第3章 第11話 起きてしまった夜
西棟の暗がりへ足を踏み入れた瞬間、焦げた匂いがはっきりした。
しかも、火だけではなかった。薬品めいた、鼻の奥に残る嫌な刺激が混ざっている。古い配線の焦げる匂いとも、理科室のアルコールとも違う。誰かが、わざと混ぜたのだと分かる臭いだった。
「光一」
澪の声は低かった。恐れているのではなく、確認していた。
「追うより先だよ」
「分かってる」
そう言ってから、光一は自分の喉が乾いていることに気づいた。
次の事故は、もう始まっていた。ここから先は、誰かを止める話ではない。間に合うものをどこまで間に合わせるかの話だ。
廊下の先で、また咳き込む声がした。
短く、詰まるような音だった。二人は同時に走った。割れたガラスを踏まないよう、床へ懐中電灯を落としながら角を曲がる。突き当たりの資料保管室の扉が半開きになっていた。内側の床へ、古いファイルが散らばっている。踏み跡は二種類。ひとつは奥へ向かい、もうひとつは途中で引き返していた。
「二人いた」
澪が言った。
「うん。しかも片方は慌ててない」
光一が扉を押し開けると、むっと熱が押し返してきた。
部屋の奥、倒れた椅子のそばに人影がある。柏瀬直人だった。片手で口元を押さえ、もう片方の手を床へついている。完全に倒れてはいないが、立ち上がるだけの呼吸が残っていない顔だった。
「柏瀬!」
光一が駆け寄る。
直人は顔を上げたが、すぐ咳き込んだ。
「……来るな、って言いたかったんだけど」
「そういうのは立ち上がってから言え」
軽口の形を借りないと、自分の焦りが崩れそうだった。
澪は窓際へ走り、半分固着した鍵を無理やり押し上げた。

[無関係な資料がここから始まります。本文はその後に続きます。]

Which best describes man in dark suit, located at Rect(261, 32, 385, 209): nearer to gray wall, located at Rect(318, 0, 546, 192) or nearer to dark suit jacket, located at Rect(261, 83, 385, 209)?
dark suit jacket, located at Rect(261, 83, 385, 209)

夜気が一気に入り込む。煙は薄くなるが、それで火が消えるわけではない。部屋の隅、配線束の近くで小さな火が壁紙を舐めていた。まだ大きくはない。けれど、ここで数分遅れれば、廊下へ回る。
「光一、火はまだ小さい」
「分かってる」
「でも、紙が多い」
「先に人」
「うん」
そのやり取りだけで十分だった。
直人の肩を抱え起こそうとした時、床に散った紙の下から銀色の小さなケースが転がった。ICレコーダーだった。合宿の夜に見たものとよく似た、少し古い型だ。光一は拾い上げかけて、やめた。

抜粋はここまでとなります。